There's one four-letter word that's banned in our house. My husband and I have been married for 20 years and while certainly this one little thing isn't the entire secret to eternal marital bliss, banishing one word from our vocabulary has been a game changer.
The word is help.
"Honey, will you help me with the dishes?" is never heard in our house. Neither is "help me with the laundry," or any other item commonly found on a chore list.
Why? That tiny word packs a wallop of a meaning. Say "help me" with this and you may as well be planting a flag and claiming that task as your responsibility. Is it my job to do laundry? Nope. It's not his either. It's ours. We both wear the clothes, we both take responsibility for that tedious job (except for that brief yet glorious time when we hadn't yet bought a washer and dryer for our new house and dropped it off at wash-and-fold service. Oh, those were the days!)
Words matter, and this word matters big time. While I feel fortunate to have a partner who agrees there's no such thing as default task assignments by gender, it's still far too easy to slip into the trap of assuming a historically female responsibility like laundry. I've even caught myself with the word ready to tumble off my lips as I faced a mountain of things in need of folding (we're both happy to put things in the washer or drier but neither are great at the part that comes next), but I catch myself in time.
Instead, "Will you work with me on this?" I might ask. And likewise if we're engaged in a divide and conquer approach to tidying the house, "will you work on the downstairs while I work upstairs?" he'll ask.
And since we made a conscious decision to stop saying 'help,' oh, a few years ago, the word grates like fingernails on a chalkboard when I hear it or any of its ilk; there's also "dad's going to babysit," which, translated, means, "it's not dad's job to take care of his own child; he's helping mom."
How did the word get so ingrained? And what are we doing about it as a society? Clearly it's time.

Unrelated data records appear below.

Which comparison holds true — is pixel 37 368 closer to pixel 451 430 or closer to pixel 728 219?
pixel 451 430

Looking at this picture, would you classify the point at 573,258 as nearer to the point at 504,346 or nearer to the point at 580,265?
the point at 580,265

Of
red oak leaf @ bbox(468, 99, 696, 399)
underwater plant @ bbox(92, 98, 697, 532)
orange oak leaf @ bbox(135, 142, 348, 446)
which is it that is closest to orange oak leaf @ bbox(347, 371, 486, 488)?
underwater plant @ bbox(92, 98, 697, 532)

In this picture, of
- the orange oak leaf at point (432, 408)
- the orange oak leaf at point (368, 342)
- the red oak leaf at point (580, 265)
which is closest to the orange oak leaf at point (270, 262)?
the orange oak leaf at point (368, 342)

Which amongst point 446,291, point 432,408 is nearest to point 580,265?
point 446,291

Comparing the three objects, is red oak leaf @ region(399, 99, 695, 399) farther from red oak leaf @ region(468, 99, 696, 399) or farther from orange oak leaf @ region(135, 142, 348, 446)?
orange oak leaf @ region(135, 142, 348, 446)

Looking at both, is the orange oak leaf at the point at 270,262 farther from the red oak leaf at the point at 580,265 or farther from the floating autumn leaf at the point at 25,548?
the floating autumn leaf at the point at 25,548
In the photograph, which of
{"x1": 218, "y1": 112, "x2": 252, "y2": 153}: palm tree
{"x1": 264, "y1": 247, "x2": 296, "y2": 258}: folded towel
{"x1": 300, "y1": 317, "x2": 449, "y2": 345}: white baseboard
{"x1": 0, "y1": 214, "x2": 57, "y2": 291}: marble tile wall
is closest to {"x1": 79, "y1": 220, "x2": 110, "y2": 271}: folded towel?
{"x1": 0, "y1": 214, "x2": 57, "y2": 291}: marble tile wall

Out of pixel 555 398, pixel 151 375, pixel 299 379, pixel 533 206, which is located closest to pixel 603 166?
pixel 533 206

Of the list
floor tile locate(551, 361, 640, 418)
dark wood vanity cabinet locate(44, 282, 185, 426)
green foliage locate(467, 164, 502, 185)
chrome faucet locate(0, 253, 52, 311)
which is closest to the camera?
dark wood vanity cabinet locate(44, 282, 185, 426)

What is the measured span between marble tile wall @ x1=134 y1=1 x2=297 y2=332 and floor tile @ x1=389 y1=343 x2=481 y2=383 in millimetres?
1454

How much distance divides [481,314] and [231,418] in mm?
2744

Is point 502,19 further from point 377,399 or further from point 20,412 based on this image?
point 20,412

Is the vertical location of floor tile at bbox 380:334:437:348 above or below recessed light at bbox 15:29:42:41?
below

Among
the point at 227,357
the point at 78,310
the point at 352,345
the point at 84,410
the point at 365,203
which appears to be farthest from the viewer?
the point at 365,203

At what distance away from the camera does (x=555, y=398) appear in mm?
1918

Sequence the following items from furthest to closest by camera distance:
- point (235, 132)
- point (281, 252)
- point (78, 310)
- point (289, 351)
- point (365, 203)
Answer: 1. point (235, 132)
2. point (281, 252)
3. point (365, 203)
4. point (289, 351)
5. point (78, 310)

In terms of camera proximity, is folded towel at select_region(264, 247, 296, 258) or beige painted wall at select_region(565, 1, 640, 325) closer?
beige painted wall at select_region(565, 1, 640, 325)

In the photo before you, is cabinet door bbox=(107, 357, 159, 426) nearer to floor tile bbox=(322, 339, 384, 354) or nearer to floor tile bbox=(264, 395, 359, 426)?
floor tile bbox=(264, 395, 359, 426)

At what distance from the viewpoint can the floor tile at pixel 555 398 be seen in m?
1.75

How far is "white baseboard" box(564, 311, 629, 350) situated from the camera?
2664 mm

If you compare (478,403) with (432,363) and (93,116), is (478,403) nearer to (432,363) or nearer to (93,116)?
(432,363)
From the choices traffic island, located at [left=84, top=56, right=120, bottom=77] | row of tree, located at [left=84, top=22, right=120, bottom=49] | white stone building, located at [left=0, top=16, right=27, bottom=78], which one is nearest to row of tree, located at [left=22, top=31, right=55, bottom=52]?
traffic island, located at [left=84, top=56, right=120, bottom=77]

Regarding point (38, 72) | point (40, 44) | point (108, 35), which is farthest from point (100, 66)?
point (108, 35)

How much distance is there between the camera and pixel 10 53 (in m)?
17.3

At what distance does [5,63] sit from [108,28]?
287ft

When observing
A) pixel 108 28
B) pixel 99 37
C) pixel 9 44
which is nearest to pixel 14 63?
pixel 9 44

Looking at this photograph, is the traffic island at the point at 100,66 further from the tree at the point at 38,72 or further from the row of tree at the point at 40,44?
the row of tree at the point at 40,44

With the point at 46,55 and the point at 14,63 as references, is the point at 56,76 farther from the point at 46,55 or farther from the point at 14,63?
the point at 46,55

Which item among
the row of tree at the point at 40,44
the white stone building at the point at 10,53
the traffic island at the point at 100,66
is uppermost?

A recent essay by Gemma Hartley for Harper's Bazaar struck a nerve when she wrote that "emotional labor is the unpaid job men still don't understand." Partway through the compelling piece, which leads with her frustration that her husband failed to understand what she wanted - needed - for her Mother's Day gift was for him to do the emotional labor of finding and hiring housecleaning help, she writes:
Even today, in 2017, the best of husbands are still waiting to be asked for help.
But some are catching on. A blog post titled I don't help my wife and you shouldn't either went viral last month, the idea resonating with readers.
It's no surprise many of us are reacting so strongly to such a little word.
"We know that people have emotional responses to certain words," relationship expert Terri Orbuch, Ph. D., author of "5 Simple Steps To Take Your Marriage From Good To Great," tells NBC News BETTER. And certainly, "'help' can be an emotionally reactive word." (It's also so deeply embedded in our lexicon that the therapist herself used it several times during conversation before catching herself.)
Can removing this word from our vocabulary be the answer to relationship woes?
Well, it's a start, says Dr. Orbuch. "One way is to change perception is to change our language."
The perception at question, of course, is whose responsibility home labor is. Ahh, the never-ending battle.
"When we add up these great time surveys … we know men are doing more than ever," Dr. Orbuch says. "Nonetheless, women continue to do more in terms of home labor and child care than men. [And] regardless of division of household labor women still do the emotional responsibility … they're still responsible for organizing who does what around the house or saying to partner will you do x, y, or x?"
True. I may not be using the word 'help,' but that's still what I'm asking for when I request my husband's presence in the laundry room.
And it just takes one look at the response to the Harper's Bazaar article or the viral Facebook post to see many people are ready for a change.
So ditching the word help might be one step, but how do we get to the next level, the one where, semantics aside, it's not necessary to ask for anything? Deleting a word won't change anything "unless we also have a discussion about how women feel when [their partner] says help," says Dr. Orbuch, "and about how women do a disproportionate share of emotional labor."
"Language is one important thing to change perceptions and improve relationships," Dr. Orbuch goes on, "but the other, probably more important one, is that we have to share our expectations and beliefs and feelings."
Deleting a word won't change anything unless we also have a discussion about how women feel when [their partner] says help and about how women do a disproportionate share of emotional labor.
And we can get there. The dream of an equitable relationship with both partners shouldering their fair share of the burden isn't just a dream. "We know that when boys grow up in families where they're expected to do around the house or they see fathers doing around the house as much as mothers that they also do, they grow up doing," Dr. Orbuch says. "Men are not wired genetically not to do home labor or childcare. In different cultures and ethnicities men do more around the house and with childcare."
So, yes, conversations are in order. But please, let's start with digging in when it comes to that four letter word. We don't need help, we need partners.